Write out each of the rows below word for word, keeping every line as it stands.
___ Exercise inputs ___
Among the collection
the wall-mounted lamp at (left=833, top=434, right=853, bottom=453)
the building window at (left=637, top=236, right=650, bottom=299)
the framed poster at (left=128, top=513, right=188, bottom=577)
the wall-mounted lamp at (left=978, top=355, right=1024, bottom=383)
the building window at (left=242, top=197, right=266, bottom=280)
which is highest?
___
* **Solution for this problem**
Among the collection
the wall-mounted lamp at (left=833, top=434, right=853, bottom=453)
the building window at (left=637, top=236, right=650, bottom=299)
the framed poster at (left=128, top=513, right=188, bottom=577)
the wall-mounted lamp at (left=978, top=355, right=1024, bottom=383)
the building window at (left=242, top=197, right=266, bottom=280)
which is highest?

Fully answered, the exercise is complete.